Some act wild like a high-strung colt let out to pasture with uncontrollable urges to get into anything they can. Others are sullen and dispondant, wandering around dragging their feet, eyes fixed on the ground, hands jammed into pockets extending well below the knee, making sure it be known they are unhappy to be there or anywhere else. Three or four stick together in a deeply bonded cluster and one or two others wander off on their own.

Moe sees herself in these kids. She tells me horses saved her life when she was a teen and she wants to give these girls and boys that chance too. Moe knows her horses like she knows her own children. She knows what horse will give what type of kid a chance to feel something.

She starts with each group by demonstrating safe horse handling and grooming. Then begins by allowing each one to come to her and touch a horse. With some, Moe tells me, all it takes is the initial contact and a spark of life happens. With other teens, it may take several visits before any transformation is noticed.

There was one girl in particular who was shy to the point of not lifting her head or talking to anyone. Her friends told Moe she had tried to commit suicide twice and was at the end of trying to save herself. Her parents, too, were out of solutions. She went with her friends to visit Gold Lake in hopes she might like being around animals and surrounded by the beauty of nature.

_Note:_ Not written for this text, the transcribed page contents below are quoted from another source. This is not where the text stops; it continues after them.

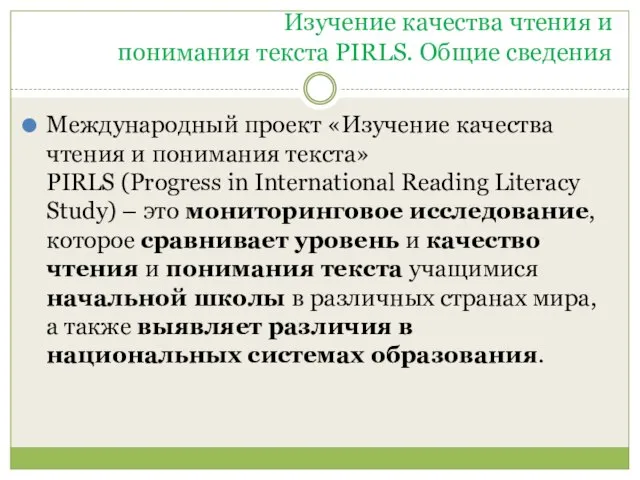 Изучение качества чтения и понимания текста PIRLS. Общие сведения

Международный проект «Изучение качества чтения и понимания текста» PIRLS (Progress in International Reading Literacy Study) – это мониторинговое исследование, которое сравнивает уровень и качество чтения и понимания текста учащимися начальной школы в различных странах мира, а также выявляет различия в национальных системах образования.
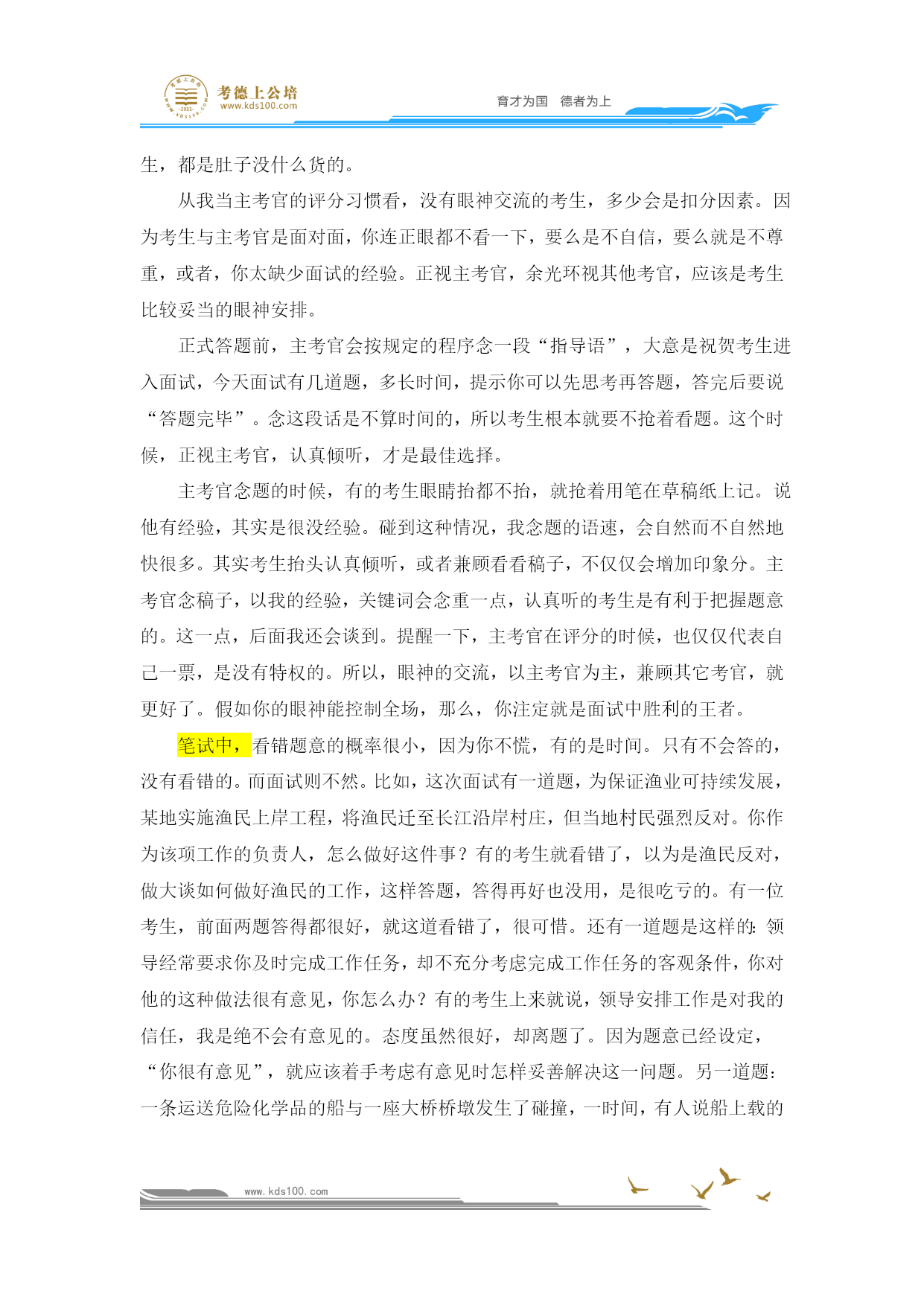 考德上公培
www.kds100.com
育才为国 德者为上

生，都是肚子没什么货的。

从我当主考官的评分习惯看，没有眼神交流的考生，多少会是扣分因素。因为考生与主考官是面对面，你连正眼都不看一下，要么是不自信，要么就是不尊重，或者，你太缺少面试的经验。正视主考官，余光环视其他考官，应该是考生比较妥当的眼神安排。

正式答题前，主考官会按规定的程序念一段“指导语”，大意是祝贺考生进入面试，今天面试有几道题，多长时间，提示你可以先思考再答题，答完后要说“答题完毕”。念这段话是不算时间的，所以考生根本就要不抢着看题。这个时候，正视主考官，认真倾听，才是最佳选择。

主考官念题的时候，有的考生眼睛抬都不抬，就抢着用笔在草稿纸上记。说他有经验，其实是很没经验。碰到这种情况，我念题的语速，会自然而不自然地快很多。其实考生抬头认真倾听，或者兼顾看看稿子，不仅仅会增加印象分。主考官念稿子，以我的经验，关键词会念重一点，认真听的考生是有利于把握题意的。这一点，后面我还会谈到。提醒一下，主考官在评分的时候，也仅仅代表自己一票，是没有特权的。所以，眼神的交流，以主考官为主，兼顾其它考官，就更好了。假如你的眼神能控制全场，那么，你注定就是面试中胜利的王者。

笔试中，看错题意的概率很小，因为你不慌，有的是时间。只有不会答的，没有看错的。而面试则不然。比如，这次面试有一道题，为保证渔业可持续发展，某地实施渔民上岸工程，将渔民迁至长江沿岸村庄，但当地村民强烈反对。你作为该项工作的负责人，怎么做好这件事？有的考生就看错了，以为是渔民反对，做大谈如何做好渔民的工作，这样答题，答得再好也没用，是很吃亏的。有一位考生，前面两题答得都很好，就这道看错了，很可惜。还有一道题是这样的：领导经常要求你及时完成工作任务，却不充分考虑完成工作任务的客观条件，你对他的这种做法很有意见，你怎么办？有的考生上来就说，领导安排工作是对我的信任，我是绝不会有意见的。态度虽然很好，却离题了。因为题意已经设定，“你很有意见”，就应该着手考虑有意见时怎样妥善解决这一问题。另一道题：一条运送危险化学品的船与一座大桥桥墩发生了碰撞，一时间，有人说船上载的

www.kds100.com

Moe relates that from the time she arrived to the time she left that very first day, she noticed a slight change in the girl. There was a hint of a smile on her face when she was around the horse. Moe told her she needed a helper during the Summer and hoped she would come back. The girl came back the next weekend and then on a regular basis and became one of Moe's assistants.

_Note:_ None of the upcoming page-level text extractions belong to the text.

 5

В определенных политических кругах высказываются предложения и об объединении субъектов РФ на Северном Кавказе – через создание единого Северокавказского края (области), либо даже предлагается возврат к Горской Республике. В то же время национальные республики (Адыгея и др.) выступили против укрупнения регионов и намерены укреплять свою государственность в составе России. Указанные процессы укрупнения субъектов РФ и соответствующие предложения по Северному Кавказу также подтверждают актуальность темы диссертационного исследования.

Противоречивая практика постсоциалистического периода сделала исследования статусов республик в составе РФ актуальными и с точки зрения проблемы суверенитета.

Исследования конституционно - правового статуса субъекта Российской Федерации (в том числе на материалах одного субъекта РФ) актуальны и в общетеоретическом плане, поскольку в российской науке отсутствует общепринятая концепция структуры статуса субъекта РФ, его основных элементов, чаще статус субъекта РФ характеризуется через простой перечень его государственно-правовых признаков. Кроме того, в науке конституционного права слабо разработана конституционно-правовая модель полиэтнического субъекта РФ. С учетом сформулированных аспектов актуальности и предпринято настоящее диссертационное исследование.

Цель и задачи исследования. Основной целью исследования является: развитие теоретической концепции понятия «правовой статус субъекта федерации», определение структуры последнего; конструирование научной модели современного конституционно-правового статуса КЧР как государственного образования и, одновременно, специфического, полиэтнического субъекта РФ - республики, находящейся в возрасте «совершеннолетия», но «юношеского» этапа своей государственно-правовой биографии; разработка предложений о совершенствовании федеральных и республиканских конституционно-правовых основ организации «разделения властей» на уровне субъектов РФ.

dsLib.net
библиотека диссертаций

She loves the horses, she loves her time at the stables, she feels needed and wanted, she has a purpose, she has a life. For several Summers now, the suicidal teen has been coming to work for Moe as a regular employee. She has turned out to be a beautiful girl with lots of joy exuding from her face. Her life has direction and it all started with touching a horse.

To sit and listen to Moe's stories is to get perspective on life. This Summer I got to know Moe and step into her world of giving to and loving people through horses.

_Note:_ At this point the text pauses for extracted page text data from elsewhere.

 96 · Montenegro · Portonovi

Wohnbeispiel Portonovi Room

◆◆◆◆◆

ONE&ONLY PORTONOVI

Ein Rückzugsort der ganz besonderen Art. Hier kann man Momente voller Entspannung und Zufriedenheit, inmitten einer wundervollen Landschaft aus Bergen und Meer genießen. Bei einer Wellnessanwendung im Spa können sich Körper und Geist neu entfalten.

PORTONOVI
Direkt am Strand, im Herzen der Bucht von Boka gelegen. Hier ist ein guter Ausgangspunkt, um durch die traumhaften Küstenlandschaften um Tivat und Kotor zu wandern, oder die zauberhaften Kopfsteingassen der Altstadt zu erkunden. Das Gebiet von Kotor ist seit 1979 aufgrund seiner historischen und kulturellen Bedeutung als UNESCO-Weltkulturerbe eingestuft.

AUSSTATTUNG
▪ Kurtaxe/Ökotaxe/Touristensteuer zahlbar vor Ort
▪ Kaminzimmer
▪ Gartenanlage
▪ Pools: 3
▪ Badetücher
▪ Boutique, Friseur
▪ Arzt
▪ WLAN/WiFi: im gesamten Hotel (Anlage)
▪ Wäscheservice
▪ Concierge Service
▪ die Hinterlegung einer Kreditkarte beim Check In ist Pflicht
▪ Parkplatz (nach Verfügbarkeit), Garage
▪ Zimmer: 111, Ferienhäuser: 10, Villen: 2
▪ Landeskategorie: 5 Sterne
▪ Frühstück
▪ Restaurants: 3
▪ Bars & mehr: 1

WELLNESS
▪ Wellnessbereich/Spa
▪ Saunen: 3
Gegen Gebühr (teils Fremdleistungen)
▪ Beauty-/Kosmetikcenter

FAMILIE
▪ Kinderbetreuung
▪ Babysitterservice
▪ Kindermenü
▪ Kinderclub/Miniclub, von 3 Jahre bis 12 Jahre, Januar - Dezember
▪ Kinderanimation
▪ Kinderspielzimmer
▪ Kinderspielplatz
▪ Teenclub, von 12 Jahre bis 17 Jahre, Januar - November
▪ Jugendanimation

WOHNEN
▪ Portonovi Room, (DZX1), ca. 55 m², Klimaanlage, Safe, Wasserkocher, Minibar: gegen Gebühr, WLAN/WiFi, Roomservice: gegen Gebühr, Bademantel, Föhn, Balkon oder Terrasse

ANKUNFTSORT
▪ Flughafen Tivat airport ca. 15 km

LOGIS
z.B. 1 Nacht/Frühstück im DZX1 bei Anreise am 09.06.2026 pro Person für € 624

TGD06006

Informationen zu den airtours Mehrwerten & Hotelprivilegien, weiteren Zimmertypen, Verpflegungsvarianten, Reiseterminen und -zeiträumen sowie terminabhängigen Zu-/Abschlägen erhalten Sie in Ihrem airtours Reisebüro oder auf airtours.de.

I created and organized the BCHA Public Lands Event to bring land use officials together with horse people in a friendly and casual setting. Little did I know what else would result. Moe and her horses had a similar effect on our public official guests. This year the Mayor of Boulder, Will Toor; Boulder City Council member, Francoise Poinsatte; Boulder County Open Space Parks Rangers, Ann Wichmann and Maria Mayer; to name a few, joined BCHA members in trail and wagon rides around U.S. National Forest lands.

The weather was beautiful and the smiles aplenty. Several of our guests had not ridden in many years, if ever, and were delighted at the first sightings of the horses. Several breeds were represented along with two giant Percherons pulling a Conestoga wagon. The atmosphere was positive and thoughts were turned to enjoyment and beauty rather than government issues and land use worries.

After the rides we all joined for a barbecue lunch overlooking Gold Lake. Once again looking around the gathering I saw what horses could do for people. Families and strangers were talking and laughing about their newly found experience with a horse. So many of our guests expressed their gratitude for this event because it gave them a chance to relax and see nature through the eyes of a horse.

What you or I may forget on occasion is what these gorgeous, saintly creatures in equine form offer to people. Whether it be as simple as helping a friend through a rough time, or as complex as aiding the mentally or physically disabled, the emotionally unbalanced or the economically challenged, horses give they don't ask for anything back. They deserve respect, compassion and comfort but they never ask for it. We owe a great deal to horses who take care of people. And we owe a great deal to a person like Moe who has recognized the value of every horse and human she meets. Just over the course of a couple of months, meeting Moe has meant a great deal to me.

Take someone you know or know about to meet your horse or to the Gold Lake stables. You never know how that experience will benefit their lives.